*Tasks to complete:*
A - In the highlights and limitations text, what speedup is achieved while quality is preserved?
B - Copy the highlights and limitations text word for word, starting at "Highlights & Insights" and ending at "2\) matrix eigendecomposition.".

*Reading text:*
--- start ---

Highlights & Insights

  • Elegance of Mathematical Derivation: The derivation of the isomorphic mapping from 3D ellipses to the unit circle is rigorous with clear geometric intuition, serving as a textbook example of simplifying a complex geometric problem into a \(2 \times 2\) matrix eigendecomposition.
  • Exceptional Engineering Value: Achieving a 40x speedup while preserving quality directly unlocks the usage of RayGS in VR/MR scenarios, demonstrating outstanding practicality.
  • Theoretical Rigorousness of the MIP Scheme: Compared to the heuristic approach of MIP-Splatting, this work derives its solution starting from the marginalization of 3D Gaussian distributions, which is theoretically more rigorous.

Limitations & Future Work

  • The current scheme requires disabling the near-clipping plane, which might cause rendering issues in certain extreme scenarios.
  • It depends on the Vulkan API. Although theoretically portable to OpenGL, cross-platform compatibility still needs verification.
  • In the MIP scheme, pixel-dependent terms are approximated as constants, which may degrade accuracy for extremely thin but long Gaussian primitives.

--- end ---

[Stored entries]
--- start ---

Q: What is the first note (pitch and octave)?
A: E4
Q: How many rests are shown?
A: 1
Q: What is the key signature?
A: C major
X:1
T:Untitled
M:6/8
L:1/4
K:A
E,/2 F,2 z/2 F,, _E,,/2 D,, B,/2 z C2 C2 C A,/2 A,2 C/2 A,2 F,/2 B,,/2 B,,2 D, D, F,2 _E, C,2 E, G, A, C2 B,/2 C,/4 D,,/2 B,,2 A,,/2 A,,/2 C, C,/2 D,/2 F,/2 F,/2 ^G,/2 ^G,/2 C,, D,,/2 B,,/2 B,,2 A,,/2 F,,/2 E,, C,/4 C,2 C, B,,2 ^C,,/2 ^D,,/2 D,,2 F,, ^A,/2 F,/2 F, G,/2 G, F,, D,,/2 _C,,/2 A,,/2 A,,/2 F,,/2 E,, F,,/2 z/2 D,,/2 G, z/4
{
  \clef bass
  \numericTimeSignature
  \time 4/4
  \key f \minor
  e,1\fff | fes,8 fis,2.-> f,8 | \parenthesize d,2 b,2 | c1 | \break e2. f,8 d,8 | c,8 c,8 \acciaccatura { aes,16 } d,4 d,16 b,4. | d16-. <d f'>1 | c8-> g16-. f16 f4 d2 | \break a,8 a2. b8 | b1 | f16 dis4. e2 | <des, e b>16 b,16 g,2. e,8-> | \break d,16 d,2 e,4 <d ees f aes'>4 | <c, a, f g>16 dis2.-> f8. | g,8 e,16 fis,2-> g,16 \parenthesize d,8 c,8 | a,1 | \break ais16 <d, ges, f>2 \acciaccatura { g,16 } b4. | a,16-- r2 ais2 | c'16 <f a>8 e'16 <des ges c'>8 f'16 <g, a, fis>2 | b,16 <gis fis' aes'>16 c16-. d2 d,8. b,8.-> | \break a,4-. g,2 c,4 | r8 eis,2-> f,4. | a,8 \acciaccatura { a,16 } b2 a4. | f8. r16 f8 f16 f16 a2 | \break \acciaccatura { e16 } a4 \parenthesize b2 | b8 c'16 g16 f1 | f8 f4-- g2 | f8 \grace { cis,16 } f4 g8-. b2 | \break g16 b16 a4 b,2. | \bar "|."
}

--- end ---

*Expected answers:*
A - A 40x speedup.

B -
Highlights & Insights

  • Elegance of Mathematical Derivation: The derivation of the isomorphic mapping from 3D ellipses to the unit circle is rigorous with clear geometric intuition, serving as a textbook example of simplifying a complex geometric problem into a \(2 \times 2\) matrix eigendecomposition.